With Google's Free Cash Flow of $12,670 million in the last twelve months and cash holding of $16,260 million, Google's intrinsic value by this valuation comes out to be ~ $343 billion (DCF Value+ Perpetuity Value + Cash in hand) which renders the fair value of shares at $1,050 per share and gives a heavy 37% margin of safety.
As I have previously mentioned that advertising is Google's moat, let's take a look at the players in the advertising business to see the dangers to Google. As of now, Google has the largest market share in search and mobile advertising. According to a recent study the company will overtake Facebook (FB) in the online display ads business in 2012 with 15.4% of the total display market compared to 14.4% for Facebook. I believe that it was to be expected considering that Google provides much higher value than Facebook with its advertising is based on search parameters and hence is more targeted. Google's two biggest competitors in the search sector, Microsoft (MSFT) and Yahoo (YHOO) currently stand at 15.9% and 12.2% respectively in US internet share.

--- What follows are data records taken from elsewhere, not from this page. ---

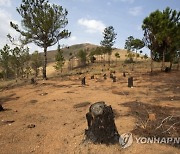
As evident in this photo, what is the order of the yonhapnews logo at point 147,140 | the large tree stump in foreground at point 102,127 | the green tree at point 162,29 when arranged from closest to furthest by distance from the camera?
1. the yonhapnews logo at point 147,140
2. the large tree stump in foreground at point 102,127
3. the green tree at point 162,29

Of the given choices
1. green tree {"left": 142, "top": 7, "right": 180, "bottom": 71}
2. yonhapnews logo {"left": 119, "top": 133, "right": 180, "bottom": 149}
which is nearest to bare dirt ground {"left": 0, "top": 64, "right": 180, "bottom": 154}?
yonhapnews logo {"left": 119, "top": 133, "right": 180, "bottom": 149}

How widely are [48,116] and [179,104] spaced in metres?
7.12

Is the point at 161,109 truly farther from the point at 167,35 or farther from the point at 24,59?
the point at 24,59

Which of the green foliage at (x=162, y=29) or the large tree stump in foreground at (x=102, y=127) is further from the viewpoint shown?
the green foliage at (x=162, y=29)

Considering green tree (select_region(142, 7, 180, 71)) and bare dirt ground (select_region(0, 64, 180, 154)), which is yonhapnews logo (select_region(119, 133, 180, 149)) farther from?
green tree (select_region(142, 7, 180, 71))

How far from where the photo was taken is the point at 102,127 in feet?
23.8

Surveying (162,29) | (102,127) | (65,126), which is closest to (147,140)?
(102,127)

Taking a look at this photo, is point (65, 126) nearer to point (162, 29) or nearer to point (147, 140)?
point (147, 140)

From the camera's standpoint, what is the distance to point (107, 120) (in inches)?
289

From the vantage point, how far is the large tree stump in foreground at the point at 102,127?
7207 mm

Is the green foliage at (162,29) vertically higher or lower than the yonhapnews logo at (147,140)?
higher

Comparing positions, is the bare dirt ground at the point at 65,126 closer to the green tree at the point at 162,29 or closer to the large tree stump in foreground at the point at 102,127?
the large tree stump in foreground at the point at 102,127

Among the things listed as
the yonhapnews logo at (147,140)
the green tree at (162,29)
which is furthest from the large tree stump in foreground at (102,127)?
the green tree at (162,29)

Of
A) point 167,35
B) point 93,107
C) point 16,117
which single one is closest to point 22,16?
point 167,35
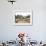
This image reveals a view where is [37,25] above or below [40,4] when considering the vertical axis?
below

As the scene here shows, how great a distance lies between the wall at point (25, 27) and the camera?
434 cm

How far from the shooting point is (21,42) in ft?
11.4

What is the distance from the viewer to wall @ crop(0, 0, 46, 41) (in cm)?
434

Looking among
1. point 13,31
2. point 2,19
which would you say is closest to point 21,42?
point 13,31

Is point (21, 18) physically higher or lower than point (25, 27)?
higher

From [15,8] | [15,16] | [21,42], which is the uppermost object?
[15,8]

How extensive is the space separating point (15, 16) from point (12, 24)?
29 centimetres

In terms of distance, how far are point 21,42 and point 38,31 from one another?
41.5 inches

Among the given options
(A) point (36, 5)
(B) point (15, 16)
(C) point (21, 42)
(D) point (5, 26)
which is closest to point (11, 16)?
(B) point (15, 16)

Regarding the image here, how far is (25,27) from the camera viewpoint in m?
4.37

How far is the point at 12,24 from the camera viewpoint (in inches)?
173

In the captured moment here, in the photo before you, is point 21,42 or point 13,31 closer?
point 21,42

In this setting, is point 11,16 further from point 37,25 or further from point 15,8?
point 37,25

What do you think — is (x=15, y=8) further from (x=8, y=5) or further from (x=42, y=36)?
(x=42, y=36)
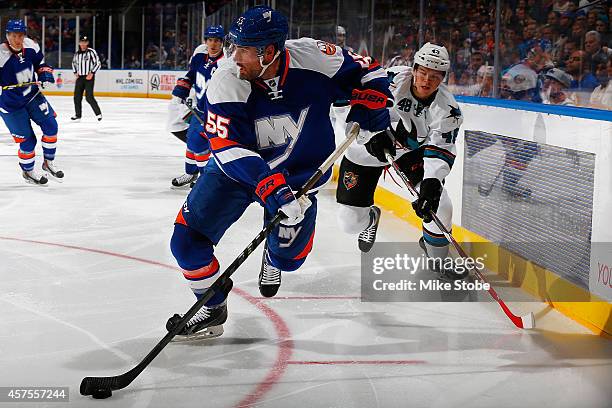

With things going south for both Microsoft and Yahoo in the search market, I believe that Google will continue a hold on its leading market position in the advertising business.
The Bottom Line
With the strong secular growth in online advertising and its clear leadership in the search business, Google can more than justify its current stock price. In fact, after performing a DCF analysis on Google, we realize that Google is significantly undervalued at the current levels, with a 37% margin of safety. I believe that the recent sell-off after earnings provides investors with a clear window of opportunity, and hence I would rate Google as a buy.